## Given passage
━━━━━━━━━━━━━━━━━━━━━━━━━━━━━━
<h2>Installation

In [1]:
!pip install sentence_transformers
!pip install --upgrade --no-cache-dir gdown

Looking in indexes: https://pypi.org/simple, https://us-python.pkg.dev/colab-wheels/public/simple/
Looking in indexes: https://pypi.org/simple, https://us-python.pkg.dev/colab-wheels/public/simple/


<h2>Imports

In [2]:
import torch 
import numpy as np
import pandas as pd
from sklearn.model_selection import train_test_split

In [3]:
device = torch.device("cuda" if torch.cuda.is_available() else "cpu")

In [4]:
device

device(type='cuda')

<h2>Downloading data

In [5]:
!gdown 1Nk7eeRzyIAzqkdviopWIy72XGVlu7MTS
!gdown 1_3e8jv8uG4zRkHEimaH1VwHxEc_5k2JX

Downloading...
From (uriginal): https://drive.google.com/uc?id=1Nk7eeRzyIAzqkdviopWIy72XGVlu7MTS
From (redirected): https://drive.google.com/uc?id=1Nk7eeRzyIAzqkdviopWIy72XGVlu7MTS&confirm=t&uuid=3b6f04d6-0380-47b3-b0a6-e7072c122693
To: /content/WELFake_Dataset.csv
100% 245M/245M [00:01<00:00, 190MB/s]
Downloading...
From: https://drive.google.com/uc?id=1_3e8jv8uG4zRkHEimaH1VwHxEc_5k2JX
To: /content/data.csv
100% 12.6M/12.6M [00:00<00:00, 160MB/s]


<h2>Preparing Dataset

In [6]:
def read_train(split_dir):
    df = pd.read_csv(split_dir)
    df = df.dropna()
    df = df[ : 12000]
    text = df['text'].to_list()
    label = df['label'].to_list()
    return text, label

train_texts, train_labels = read_train('/content/WELFake_Dataset.csv')

In [7]:
def read_test(split_dir):
    df = pd.read_csv(split_dir)
    df = df.dropna()
    df = df[ : 2000]
    text = df['Body'].to_list()
    label = df['Label'].to_list()
    return text, label

test_texts, test_labels = read_test('/content/data.csv')

In [8]:
test_texts, val_texts, test_labels, val_labels = train_test_split(test_texts, test_labels, test_size=.5)

In [9]:
from transformers import DistilBertTokenizerFast
tokenizer = DistilBertTokenizerFast.from_pretrained('distilbert-base-uncased')

In [10]:
train_encodings = tokenizer(train_texts, truncation=True, padding=True)
val_encodings = tokenizer(val_texts, truncation=True, padding=True)
test_encodings = tokenizer(test_texts, truncation=True, padding=True)

In [11]:
class IMDbDataset(torch.utils.data.Dataset):
    def __init__(self, encodings, labels):
        self.encodings = encodings
        self.labels = labels

    def __getitem__(self, idx):
        item = {key: torch.tensor(val[idx]) for key, val in self.encodings.items()}
        item['labels'] = torch.tensor(self.labels[idx])
━━━━━━━━━━━━━━━━━━━━━━━━━━━━━━
## Information provided
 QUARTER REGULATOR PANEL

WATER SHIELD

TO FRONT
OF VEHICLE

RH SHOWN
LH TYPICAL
━━━━━━━━━━━━━━━━━━━━━━━━━━━━━━
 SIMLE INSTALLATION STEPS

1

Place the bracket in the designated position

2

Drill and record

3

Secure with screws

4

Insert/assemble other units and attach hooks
━━━━━━━━━━━━━━━━━━━━━━━━━━━━━━
## Work instruction
Using the notebook, answer these:
(a) How many rows does `read_train` keep from the training file?
(b) Which column holds the test texts in `read_test`?
(c) Which pretrained tokenizer is loaded?
The data stand apart from the notebook.

## Solved exercise
(a) 12,000 rows
(b) 'Body'
(c) 'distilbert-base-uncased'